Data fabric is a new architecture pattern that is growing in popularity. Interest in the data fabric architecture is high as evidenced by the number of people that signed up and attended our recent webinar on “How Metadata Management Must Evolve to Support Data Fabric”.
During the webinar, we:
- Discussed the key components of a data fabric
- Described how metadata management must evolve to support data fabrics
- Run a poll to understand attendees experience with data fabrics
- Showed demos illustrating key concepts within the data fabric architecture
The chart below shows how webinar attendees characterized their data fabric experience.
As we see, 57% did not know what a data fabric was. This includes 21% who were new to the term and 36% who have heard the term before, but did not know what it meant. The poll also shows that a growing number of organizations (31%) started to discuss data fabric implementation and, finally, 12% are in the process of implementing it.
This blog addresses questions we were asked during the webinar, but did not have time to answer. For those who did not yet watched the webinar, we start by identifying the key facts about data fabric in the section below.
What is Data Fabric?
Data fabric is an architectural pattern. Gartner, the analyst firm that coined the term data fabric, stresses that it is not a single product or even a simple collection of tools. It is a design concept that requires multiple existing and emerging data management technologies to play together in a certain way.

- _Provided material_
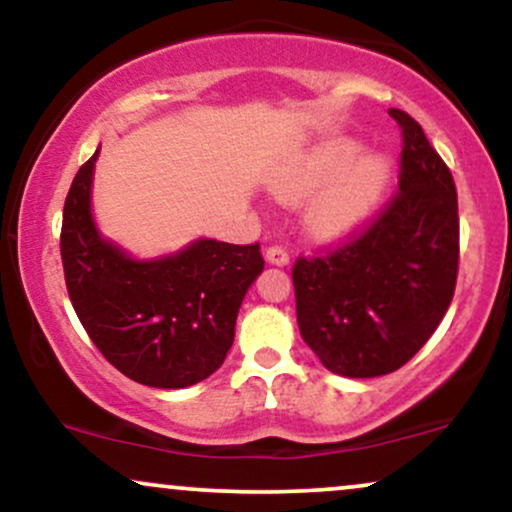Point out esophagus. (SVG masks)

- _Jobs_
• A. Answer these questions from the data fabric post:
(i) What share of webinar attendees were in the process of implementing a data fabric?
(ii) Which analyst firm coined the term data fabric?
(iii) What was the title of the webinar?
• B. From the data fabric post, retype the passage that begins at the words "As we see, 57%" and stops after "is Data Fabric?".

- _Solution set_
• A.
(i) 12%
(ii) Gartner
(iii) "How Metadata Management Must Evolve to Support Data Fabric"

• B.
As we see, 57% did not know what a data fabric was. This includes 21% who were new to the term and 36% who have heard the term before, but did not know what it meant. The poll also shows that a growing number of organizations (31%) started to discuss data fabric implementation and, finally, 12% are in the process of implementing it.
This blog addresses questions we were asked during the webinar, but did not have time to answer. For those who did not yet watched the webinar, we start by identifying the key facts about data fabric in the section below.
What is Data Fabric?